What is Medical History?

What is Medical History?
By John C. Burnham, PhD

Medical history is a rapidly expanding field of both general interest and specialized research. Some medical history focuses on the history of healers and health care, particularly the medical and nursing professions. Other kinds of medical history trace the growth and change in medical knowledge from ancient roots to classic discoveries and recent team research. Many students of medical history try to learn about the experience of people who were ill and who sought healing. Other students try to follow the ways in which different diseases affected humans. Still others trace the many ways in which various societies at times in the past tried to institute preventive and public health measures to keep health hazards away from inhabitants.

Virtually any historical aspect of the interaction between medical efforts and society now attracts many scholars—the politics and economics of medical care, military medicine, medical technology, biomedical science. Some scholars hold that in both ancient and modern times, societies medicalized social problems—and sometimes shifted social problems out of the realm of local medical ideas.

Much advanced research in medical history is now highly specialized, searching for the global significance of limited episodes and local activities of the past. Yet other efforts turn to narratives of how one development or another came to be.

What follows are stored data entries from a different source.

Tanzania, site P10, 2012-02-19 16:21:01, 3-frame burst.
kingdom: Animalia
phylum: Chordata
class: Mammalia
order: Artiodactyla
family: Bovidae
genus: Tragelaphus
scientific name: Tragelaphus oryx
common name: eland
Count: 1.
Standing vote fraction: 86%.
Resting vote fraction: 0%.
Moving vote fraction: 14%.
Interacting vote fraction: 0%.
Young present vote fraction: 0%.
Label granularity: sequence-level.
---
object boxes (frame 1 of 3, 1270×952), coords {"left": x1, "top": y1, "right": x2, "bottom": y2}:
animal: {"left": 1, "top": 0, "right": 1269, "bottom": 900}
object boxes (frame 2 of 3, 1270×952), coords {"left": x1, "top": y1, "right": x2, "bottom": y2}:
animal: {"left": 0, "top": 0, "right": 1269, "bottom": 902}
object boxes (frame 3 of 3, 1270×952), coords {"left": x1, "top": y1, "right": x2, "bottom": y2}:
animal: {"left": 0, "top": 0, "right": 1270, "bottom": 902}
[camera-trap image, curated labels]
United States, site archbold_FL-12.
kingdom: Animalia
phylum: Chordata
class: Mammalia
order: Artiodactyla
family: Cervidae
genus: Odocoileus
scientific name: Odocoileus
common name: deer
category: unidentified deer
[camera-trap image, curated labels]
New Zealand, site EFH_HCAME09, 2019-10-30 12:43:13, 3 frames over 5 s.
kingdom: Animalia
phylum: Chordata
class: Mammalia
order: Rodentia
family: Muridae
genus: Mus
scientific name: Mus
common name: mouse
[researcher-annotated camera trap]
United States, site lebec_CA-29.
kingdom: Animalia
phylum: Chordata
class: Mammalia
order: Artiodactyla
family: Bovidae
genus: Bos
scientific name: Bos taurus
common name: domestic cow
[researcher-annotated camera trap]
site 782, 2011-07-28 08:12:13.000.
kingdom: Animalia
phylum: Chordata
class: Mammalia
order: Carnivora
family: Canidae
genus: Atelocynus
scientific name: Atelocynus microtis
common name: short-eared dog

These explorations into the past are enriched by reading the words written centuries or millennia ago. One can oneself examine old books and journals that indicate how people of previous generations viewed illness, health, and healers. Or there are pictures and material artifacts that also help to bring into the present a vivid sense of how illness, treatment, prevention, and institutional efforts looked to people of another time.

For those who currently work in the health field, learning about the past of illness and healing is particularly important. In an age emphasizing specialization, the history of medicine offers the most important means by which the underlying unity of medicine can be understood. A unique introductory account of the current practice of medical history is a book that has come out of the Ohio State University Medical Heritage Center: John Burnham, What Is Medical History? (Polity Press, 2005).